**FRAGMENTO PROPORCIONADO**

# # # # # # #

Porque sí: yo la necesitaba. De tanto en tanto intentaba enrocarme en posiciones de fuerza y superioridad para que ella no se viniera arriba, pero lo cierto es que yo dependía de ella y de cómo le influían los cambios de tiempo mucho más de lo que me gustaba reconocer. Sí: lo nuestro no era saludable.
A veces, incluso, me levantaba a medianoche o al despuntar el alba e iba a comprobar si todo estaba en orden. Tenía sus rarezas y su concepto del tiempo era muy distinto al mío o al del reloj atómico. El último minuto se eternizaba. Por no hablar de lo que le costaba abrirse.
Sí. Era una relación tan estrecha y adictiva que dejaba adivinar que no iba a tener un final sencillo ni amable. Lo que nunca hubiera esperado, al menos en mí, es la indiferencia, la frialdad en la despedida. Y mi capacidad de olvido.

# # # # # # #

**EXTRACTOS DEL MATERIAL**

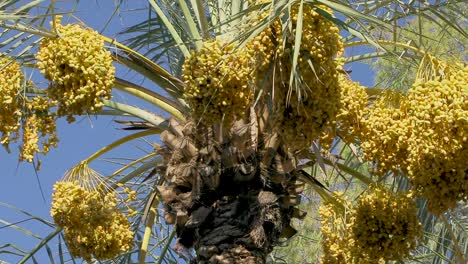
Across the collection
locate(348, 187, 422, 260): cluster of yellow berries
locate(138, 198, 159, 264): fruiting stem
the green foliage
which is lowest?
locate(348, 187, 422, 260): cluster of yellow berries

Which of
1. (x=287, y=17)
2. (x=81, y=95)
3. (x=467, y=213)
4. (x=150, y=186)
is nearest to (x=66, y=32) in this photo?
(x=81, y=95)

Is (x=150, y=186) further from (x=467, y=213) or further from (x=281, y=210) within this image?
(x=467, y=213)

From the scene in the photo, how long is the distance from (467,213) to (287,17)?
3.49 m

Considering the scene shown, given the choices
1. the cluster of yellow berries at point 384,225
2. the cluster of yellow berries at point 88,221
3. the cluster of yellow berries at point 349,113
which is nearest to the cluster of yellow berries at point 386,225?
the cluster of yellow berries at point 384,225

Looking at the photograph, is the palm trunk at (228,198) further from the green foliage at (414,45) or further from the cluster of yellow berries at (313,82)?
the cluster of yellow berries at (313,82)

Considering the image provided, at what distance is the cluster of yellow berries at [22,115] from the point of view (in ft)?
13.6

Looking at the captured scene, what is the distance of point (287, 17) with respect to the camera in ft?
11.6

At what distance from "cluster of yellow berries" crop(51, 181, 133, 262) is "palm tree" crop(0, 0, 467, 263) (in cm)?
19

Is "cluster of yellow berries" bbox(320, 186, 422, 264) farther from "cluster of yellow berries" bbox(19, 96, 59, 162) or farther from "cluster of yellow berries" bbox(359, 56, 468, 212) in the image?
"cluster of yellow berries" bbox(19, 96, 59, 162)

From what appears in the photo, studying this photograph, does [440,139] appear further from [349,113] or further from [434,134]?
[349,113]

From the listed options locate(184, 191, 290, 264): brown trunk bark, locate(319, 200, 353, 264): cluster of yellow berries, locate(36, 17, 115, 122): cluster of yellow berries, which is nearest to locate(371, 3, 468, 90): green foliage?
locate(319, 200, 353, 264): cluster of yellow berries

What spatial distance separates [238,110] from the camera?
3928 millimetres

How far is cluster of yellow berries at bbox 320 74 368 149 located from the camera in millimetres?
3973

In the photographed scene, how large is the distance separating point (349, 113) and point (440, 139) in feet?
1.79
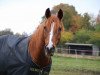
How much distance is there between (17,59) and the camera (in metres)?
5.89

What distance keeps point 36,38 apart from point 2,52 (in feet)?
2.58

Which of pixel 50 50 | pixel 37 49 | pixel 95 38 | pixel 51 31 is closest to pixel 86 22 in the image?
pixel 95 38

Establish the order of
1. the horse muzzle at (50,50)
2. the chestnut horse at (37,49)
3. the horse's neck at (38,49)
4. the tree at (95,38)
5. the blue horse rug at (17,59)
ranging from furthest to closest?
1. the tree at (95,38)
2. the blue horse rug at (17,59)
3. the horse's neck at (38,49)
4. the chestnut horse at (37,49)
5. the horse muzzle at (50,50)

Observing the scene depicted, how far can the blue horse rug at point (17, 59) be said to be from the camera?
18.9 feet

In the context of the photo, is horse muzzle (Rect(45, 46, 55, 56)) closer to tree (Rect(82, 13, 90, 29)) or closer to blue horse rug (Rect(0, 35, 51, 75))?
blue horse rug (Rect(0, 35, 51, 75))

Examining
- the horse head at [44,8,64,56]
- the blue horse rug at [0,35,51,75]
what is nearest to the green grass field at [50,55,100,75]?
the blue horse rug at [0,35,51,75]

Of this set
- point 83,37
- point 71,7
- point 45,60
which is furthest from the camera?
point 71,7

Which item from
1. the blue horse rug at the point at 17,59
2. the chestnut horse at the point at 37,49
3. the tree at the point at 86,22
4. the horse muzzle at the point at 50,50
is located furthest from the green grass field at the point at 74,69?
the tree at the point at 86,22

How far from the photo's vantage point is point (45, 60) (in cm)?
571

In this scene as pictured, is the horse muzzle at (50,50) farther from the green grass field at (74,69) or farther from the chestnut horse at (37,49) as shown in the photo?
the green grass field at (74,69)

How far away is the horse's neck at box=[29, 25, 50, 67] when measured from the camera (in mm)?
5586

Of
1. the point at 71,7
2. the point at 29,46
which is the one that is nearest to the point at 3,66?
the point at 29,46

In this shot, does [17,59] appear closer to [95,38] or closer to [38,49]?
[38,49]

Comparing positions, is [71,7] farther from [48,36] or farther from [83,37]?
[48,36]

# # # # # # #

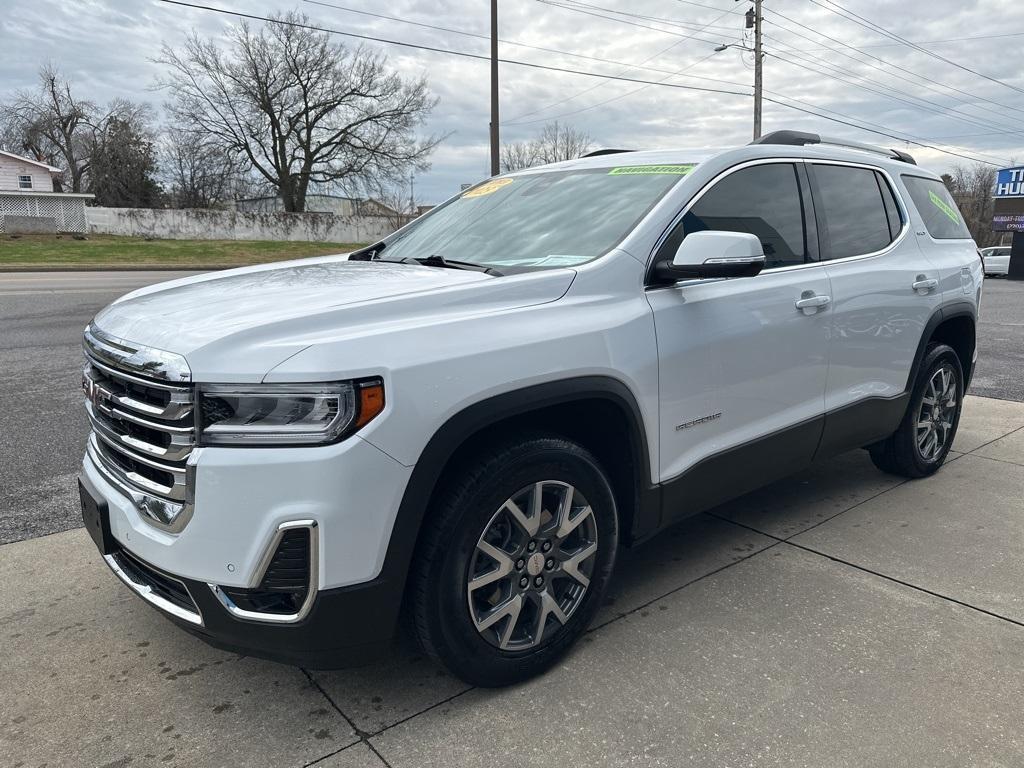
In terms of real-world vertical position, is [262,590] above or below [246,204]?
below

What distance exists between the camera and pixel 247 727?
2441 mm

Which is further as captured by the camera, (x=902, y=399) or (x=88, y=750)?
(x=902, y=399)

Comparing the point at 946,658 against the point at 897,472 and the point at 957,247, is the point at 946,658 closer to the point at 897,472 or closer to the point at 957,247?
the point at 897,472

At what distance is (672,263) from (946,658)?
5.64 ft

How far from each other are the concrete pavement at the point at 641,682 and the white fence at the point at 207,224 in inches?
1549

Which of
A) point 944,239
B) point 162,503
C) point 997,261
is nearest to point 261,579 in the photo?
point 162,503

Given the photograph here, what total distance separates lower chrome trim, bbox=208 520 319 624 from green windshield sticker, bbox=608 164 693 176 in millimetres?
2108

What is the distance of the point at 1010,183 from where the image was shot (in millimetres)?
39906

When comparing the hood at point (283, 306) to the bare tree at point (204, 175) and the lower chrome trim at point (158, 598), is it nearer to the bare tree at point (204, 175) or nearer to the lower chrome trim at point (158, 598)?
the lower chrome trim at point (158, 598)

# # # # # # #

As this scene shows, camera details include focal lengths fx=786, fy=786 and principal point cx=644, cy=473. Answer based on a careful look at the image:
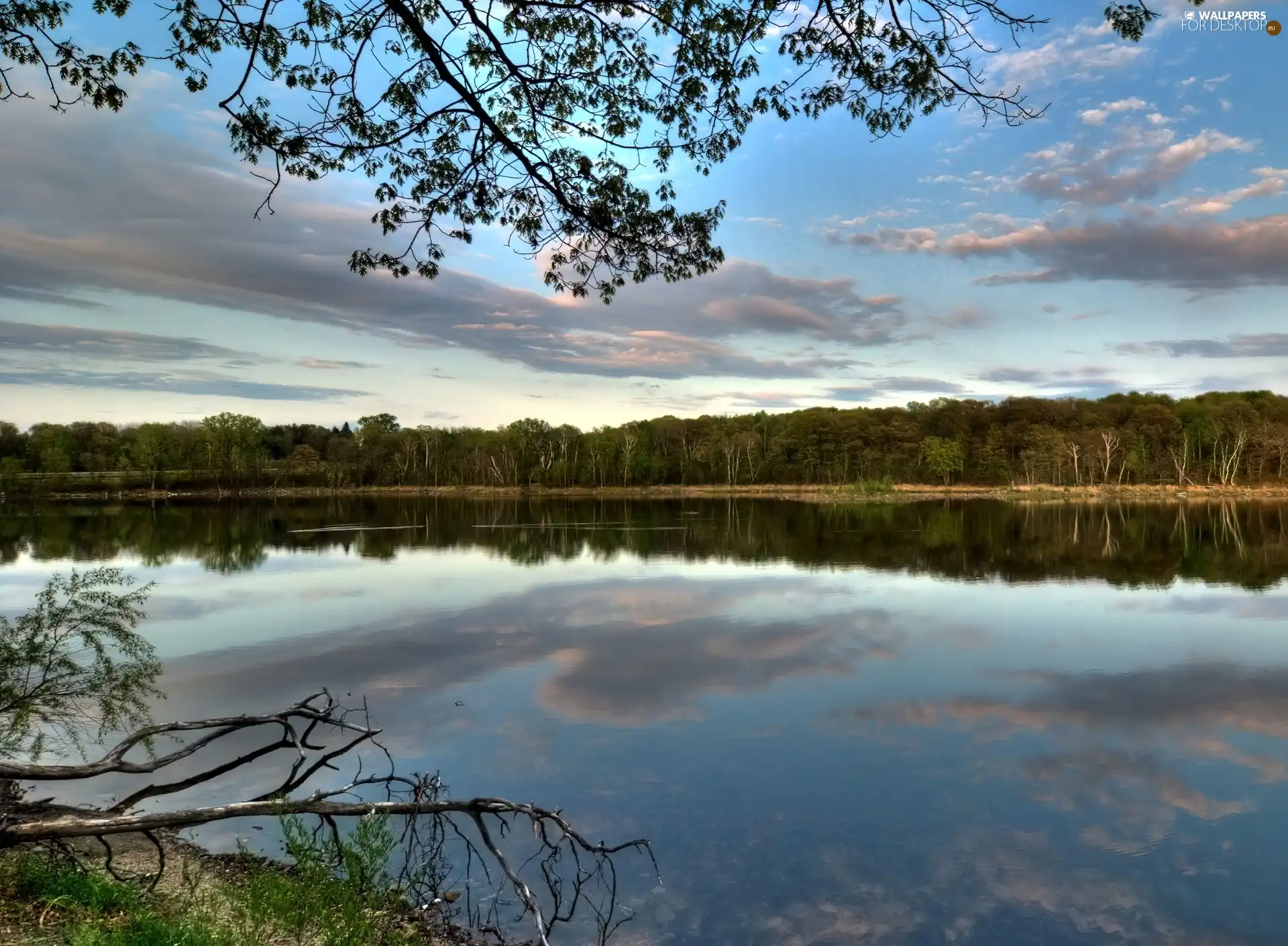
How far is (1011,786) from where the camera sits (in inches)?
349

# # # # # # #

**TAREAS PENDIENTES**
1/ Copia del fragmento, sin cambiar nada, todo lo que va desde "Porque sí: yo" hasta "capacidad de olvido.".
2/ Enumera todo lo que, según el fragmento, la voz narrativa nunca habría esperado de sí misma.

**RESULTADOS DEL EJERCICIO**
1/
Porque sí: yo la necesitaba. De tanto en tanto intentaba enrocarme en posiciones de fuerza y superioridad para que ella no se viniera arriba, pero lo cierto es que yo dependía de ella y de cómo le influían los cambios de tiempo mucho más de lo que me gustaba reconocer. Sí: lo nuestro no era saludable.
A veces, incluso, me levantaba a medianoche o al despuntar el alba e iba a comprobar si todo estaba en orden. Tenía sus rarezas y su concepto del tiempo era muy distinto al mío o al del reloj atómico. El último minuto se eternizaba. Por no hablar de lo que le costaba abrirse.
Sí. Era una relación tan estrecha y adictiva que dejaba adivinar que no iba a tener un final sencillo ni amable. Lo que nunca hubiera esperado, al menos en mí, es la indiferencia, la frialdad en la despedida. Y mi capacidad de olvido.

2/ La indiferencia, la frialdad en la despedida y su capacidad de olvido.